## À faire
1. Citez le passage de l'entretien sur l'urgence climatique qui va de « Parler d’urgence climatique » jusqu'à « était le but ? » inclus.
2. Répondez brièvement, d'après l'entretien sur l'urgence climatique :
(a) À quelle date le deuxième rapport du GIEC doit-il paraître ?
(b) Où la conférence du 17 novembre s'est-elle tenue ?
(c) Quelle fonction occupe Patrick RÉBILLOUT ?

## Extrait choisi
########################################

Solange OOSTENBROEK – Entretien avec Le Garde : L’urgence climatique

L’URGENCE CLIMATIQUE
ENTRETIEN AVEC LE GARDE par Solange OOSTENBROEK
REDACTION :
Pensez-vous proposer cette année « une marche pour le climat et la justice sociale » samedi 12 mars prochain ?
GARDE
Nous l’espérons, il est indispensable aujourd’hui de « nous faire entendre » ! Élus, États doivent répondre aux inquiétudes légitimes des peuples. Pour des raisons sanitaires, nous n’avons pas pu organiser cette manifestation « familiale » les années précédentes avec la Coordination TERRA et nous attendons la parution du deuxième rapport du GIEC le 28 février. Ce rapport fera le point sur les impacts passés et futurs du changement climatique. Nous avons peu de chance d’avoir de bonnes nouvelles. Une version préliminaire de ce texte, montrait que la vie telle que nous la connaissons allait inéluctablement être bouleversée à court terme sur presque tous les continents. Le monde voit d’ailleurs déjà de ses propres yeux les catastrophes qui sont déjà à l’œuvre avec les souffrances qui en découlent.
Parler d’urgence climatique n’est pas un vain mot mais bien une terrible réalité à laquelle il faut faire face tout de suite pour prendre des mesures immédiates. Le Garde a d’ailleurs souhaité alerter l’opinion à l’issue de la Cop 26 * en organisant une conférence intitulée « Comprendre les impacts du changement climatique ». Ce rendez-vous climatique local rappelait que la Corse n’échappe pas à l’urgence…
REDACTION
Cette conférence était organisée le 17 novembre dernier au centre commercial des Salines. Quel en était le but ?
GARDE
Notre but était de fournir à tous des clés pour comprendre les changements climatiques qui s’opèrent en Corse afin d’imaginer des solutions locales à des problèmes dorénavant récurrents. On ne peut résoudre un problème que si l’on en connaît les données exactes, pour se poser les bonnes questions. Voilà le sens donné par le Garde à cette initiative.
REDACTION
Pour cela le Garde avait invité un spécialiste pointu en la personne de Patrick RÉBILLOUT, chef du centre de Météo-France à Ajaccio. Quel bilan tirez-vous de sa présentation ?

########################################

## Contenu des données
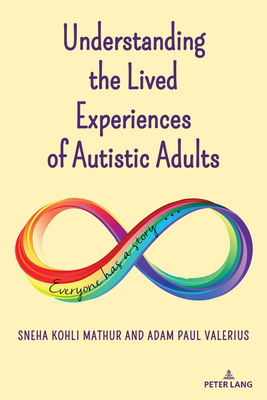 Understanding the Lived Experiences of Autistic Adults - Danforth, Scot (Series edited by), and Gabel, Susan L. (Series edited by), and Mathur, Sneha Kohli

########################################

## Réponses dans l'ordre
1.
Parler d’urgence climatique n’est pas un vain mot mais bien une terrible réalité à laquelle il faut faire face tout de suite pour prendre des mesures immédiates. Le Garde a d’ailleurs souhaité alerter l’opinion à l’issue de la Cop 26 * en organisant une conférence intitulée « Comprendre les impacts du changement climatique ». Ce rendez-vous climatique local rappelait que la Corse n’échappe pas à l’urgence…
REDACTION
Cette conférence était organisée le 17 novembre dernier au centre commercial des Salines. Quel en était le but ?

2.
(a) Le 28 février.
(b) Au centre commercial des Salines.
(c) Il est chef du centre de Météo-France à Ajaccio.